To be fair, I'm a week and a half early, according to my less-than-meticulously-kept records, though I'm betting if you asked my husband, my son, or Watcher Don--the three males with whom I have the most regular contact--they'd tell you they've seen it coming for DAYS. Though my son probably can't tell you what "it" is, exactly.
After giving it much thought, I've chosen to blame the early arrival on...wait for it...
RWA!
Or, more precisely, the fact that I'm not going to The Conference.
I pretend not to care that I'm not going to The Conference. I joke about sulking while patting myself on the back for all the money I'm saving. I tell myself I'll get LOTS of writing done while the loops and blogs are quiet. I remind myself about the deal I made with Husband--website and promotion expenses, plus one or even two smaller regional cons in exchange for not going to National. (It sounded like an excellent deal at the time. And it was even MY idea.)

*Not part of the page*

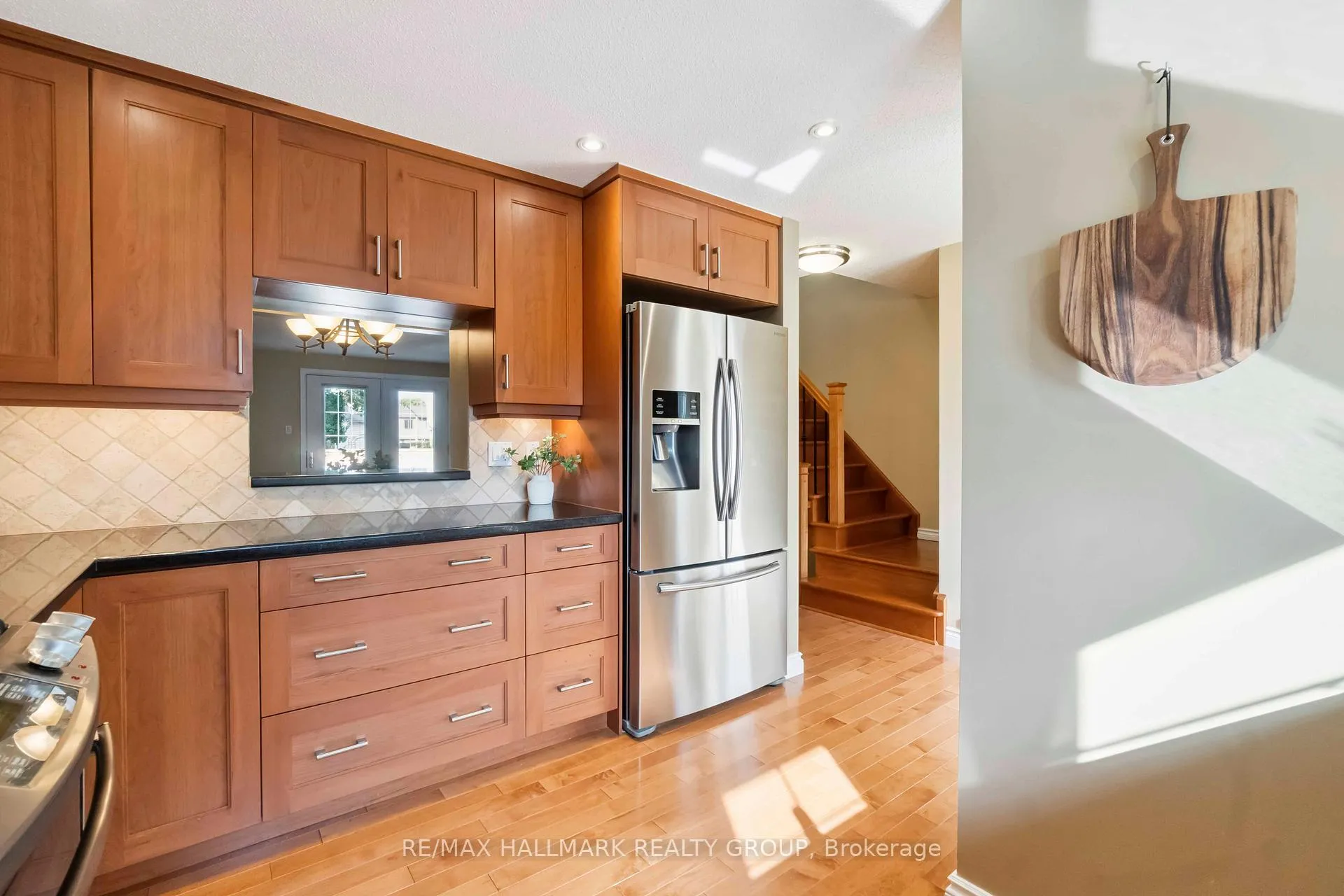 Photo 6 of 14 Whelan Drive, Ottawa, Barrhaven - Pheasant Run — HOMEH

But today, while everybody else is boarding flights or at the very least stuffing suitcases and getting those last-minute mani- and pedicures, and I'm sitting here waiting for the cable guy to show because my internet connection is tenuous, at best, I'm suddenly transported back to 1979, when I was the only girl in Mr. Tylawski's seventh grade class not invited to Paula Wyss's rollerskating party. I remember I wrote a really bad poem about it and left it on the kitchen counter for my mother to read. She corrected the grammar and left it next to my bowl of Grape Nuts the next morning. You just don't find that kind of parental warmth and compassion anymore.
Mmmm...Grape Nuts. Bet they don't have THOSE at that crappy hotel in Reno. And I don't have to wear a single foundation garment in the next five days if I don't want to. (And believe me when I say I don't--see earlier post regarding underwear in general.) Or makeup. Or shoes, unless I go to the grocery store.
Yes, the bright side of being left out is that I get to be a slob in the privacy of my own home. A HORMONAL slob, prone to having MOMENTS, no less.
Barb, if you're out there? You dodged a bullet, babe. Methinks I'd have made a less than satisfactory roommate. Think Jack Nicholson from The Shining, but without the sense of humor and good hygiene.
Hmm...maybe today would be a good day to start work on that straight horror story?
*No, that's not my age, that's just how many years it's been since that first unforgettable experience with Kotex and safety pins. I was eleven at the time, and HORRIFIED. But not as much as my poor father, who thought I was FAR TOO YOUNG for such 'goings on' and grounded me for a week, over my mother's strident but ultimately ineffectual objections.
4Comments:
Hugs to you Selah!! Why don't you go next year?
I will DEFINITELY be there next year, Karen. For one thing, it's on the east coast (Atlanta), which makes travel much easier and somewhat less expensive. Also, I fully intend to be published (or at least contracted) in novel-length fiction by then, and better able to justify the time and expense in the first place.
Thanks for the hugs. It's been a rough few days, but I see a light at the end of my personal tunnel. :)
hey, get some color in your site, geesh, looks like someone turned out the lights...
Hey, anonymous, it's her blog, she can freakin' well put any color she wants on it.
Selah, darling, I'd have taken you, Jack Nicholson 'tude and all, especially this week. I miss you very, very much and so do a lot of other people.